The past 12 months are no exception, with elections in the UK and the US, and now it’s an imminent election in Australia. Each of these elections has been pivoted around policy proposals for offshore detention, deportation of a large group of people, and the expansion of our international protection regime being damaged, if not death.
As the transition continues to politicize, the goalpost of what is considered an acceptable move to the right will lead to policies that provide greater restrictions on rights and promise more harm.
This sight of cruelty distracts you from another mistake. The very failure of these restrictive policies and the deep absence of political leadership on migration. What research has shown again and again is that these policies do not stop people from arriving, but further harm those who are already marginalized in our society.
Harm and waiver are fundamental to the international system of immigration detention and are not accidental by-products generated by surveillance or the lack of unauthorized individuals or businesses. Harm and abandonment are “by design.” These are necessary features of the forced detention and deportation system promoted by political and financial interests built on this harm.
However, breach of detention and injustice are constantly being resisted. Around the world, protests, strikes, riots and prison escapes by detained people have been met with solidarity from civil rights activists, grassroots activists, faith groups, community organizers, lawyers, family and friends.
Conditions, abuse, judgments and laws are challenged, raids, raids, bond posting, sanctuary policies have been passed, border enforcement agencies have been repaid, detention sites have been shut down, and at risk of detention A local network was built to help people.
This resistance and solidarity were demonstrated in a 23-day protest led by a man imprisoned in Manus Island Detention Center. This was followed by the announcement of the 2017 closure that Papua New Guinea was deemed unconstitutional. Despite intensification by security forces and blocking access to food, water and electricity, men fight peacefully for freedom instead of re-income on new sites, and the local Manucia A light letter to their international audience, drawing out and communicating relationships between the community and Australian advocates.

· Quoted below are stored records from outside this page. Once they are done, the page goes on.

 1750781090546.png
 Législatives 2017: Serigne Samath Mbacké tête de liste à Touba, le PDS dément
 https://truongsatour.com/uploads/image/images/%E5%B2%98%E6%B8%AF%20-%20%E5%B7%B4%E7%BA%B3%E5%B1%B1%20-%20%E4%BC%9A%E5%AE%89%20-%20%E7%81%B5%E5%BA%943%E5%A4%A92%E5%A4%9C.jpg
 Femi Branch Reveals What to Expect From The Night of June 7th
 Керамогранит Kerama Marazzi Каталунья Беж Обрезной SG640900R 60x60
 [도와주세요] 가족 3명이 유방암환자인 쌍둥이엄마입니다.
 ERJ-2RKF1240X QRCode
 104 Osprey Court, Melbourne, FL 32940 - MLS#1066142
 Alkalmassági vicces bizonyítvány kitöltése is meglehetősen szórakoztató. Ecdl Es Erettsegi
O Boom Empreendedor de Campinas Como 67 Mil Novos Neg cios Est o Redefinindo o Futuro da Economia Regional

The documented treatment of people held on offshore sites speaks to the authoritarianism of immigrant governance. This promises to affect citizens and non-citizens alike. As Behrouz Boochani, a poet, journalist and former prisoner at the Manus Immigration Detention Centre in Australia, explains only freedom in his book freedom: “Refugees are the 21st century dictatorship that emerged. and identified and exposed the face of fascism: dictatorship and fascism that one day creep into Australian society and the homes of people like cancer.”

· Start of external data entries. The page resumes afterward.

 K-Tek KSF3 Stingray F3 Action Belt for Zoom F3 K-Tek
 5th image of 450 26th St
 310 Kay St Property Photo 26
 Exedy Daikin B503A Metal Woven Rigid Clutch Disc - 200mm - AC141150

In the United States, like elsewhere, the grassroots coalition between people whose detention experiences lived and organizers of abolitionists who have built decades of struggle, resisted under Trump 1.0 Form the foundation of, they do so again. Because they are the ones who are bear the brunt of the attacks of the Khalsal state, not the corporate liberalism of mainstream “left” parties, which bring the strongest opposition and alternative to our current authoritarian moments.
The views expressed in this article are the authors themselves and do not necessarily reflect Al Jazeera’s editorial stance.